Jumat, 02 Juli 2021

REVIEW BUKU MERAWAT BAHAGIA - ADJIE SANTOSOPUTRO

 


Judul Buku : Merawat Bahagia

Penulis : Adjie Santosoputro

Penerbit : Metagraf

Tebal :  176 halaman

Tahun Terbit : 2018

Kategori : Non-Fiksi, Self Improvement

My Rated : 4,5 / 5


Hallo, Sobat Reader ! Kali ini aku mau mengulas buku karya psikolog idolaku, Adjie Santosoputro, yang pernah aku baca di IPUSNAS. Buku ini berjudul Merawat Bahagia. Buku ini adalah sebuah rampai renungan untuk menemukan kembali apa yang paling penting di tengah ruwetnya hidup.


#DESKRIPSI

Hari-hari ini, variasi masalah dalam hidup seolah tak berujung, apalagi di tengah rutinitas sehari-hari yang makin semrawut sehingga membuat kita rentan terhadap stres.

Pikiran kita menjadi demikian lemah dan mudah mengembara sehingga tidak fokus dan lupa mensyukuri nikmat napas yang dihadirkan Tuhan di sini-kini. Kita begitu mudah untuk tidak sadar penuh dan dan sering tidak hadir utuh saat menghabiskan waktu bersama orang-orang yang kita cintai.

Informasi yang Diberikan:

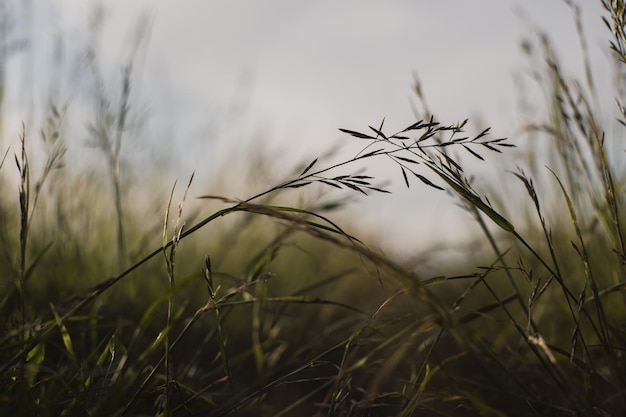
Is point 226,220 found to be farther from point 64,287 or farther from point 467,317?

Yang Harus Dikerjakan:
A – Menurut ulasan buku Merawat Bahagia, penerbit mana yang menerbitkan buku tersebut?
B – Teruskan ulasan buku Merawat Bahagia, dimulai setelah kalimat terakhir yang ditampilkan.

Kunci Jawaban:
A – Metagraf

B –
Kita juga sering menyesali atas apa yang sudah terjadi dan khawatir atas apa yang akan terjadi di masa depan. Akibatnya, setiap hari kita terperangkap dalam ketakbahagiaan. Setiap waktu kita terkungkung oleh ketaksehatan pikiran. Setiap mengambil keputusan kita terjerat dengan ketakwarasan jiwa.

Saatnya berubah menuju hidup yang lebih sehat, waras, dan bahagia. Merawat Bahagia adalah sebuah buku yang mengajak kita untuk lebih memahami hal-hal esensial dalam yang sering kita lupakan dan abaikan.


#ULASAN

Sesuai dengan yang tertulis di sampul buku ini, “Sebuah Rampai Renungan”, halaman yang biasanya disebut ‘Daftar Isi’, ternyata dalam buku ini Adjie Santosoputro menyebutnya “Daftar Renungan.”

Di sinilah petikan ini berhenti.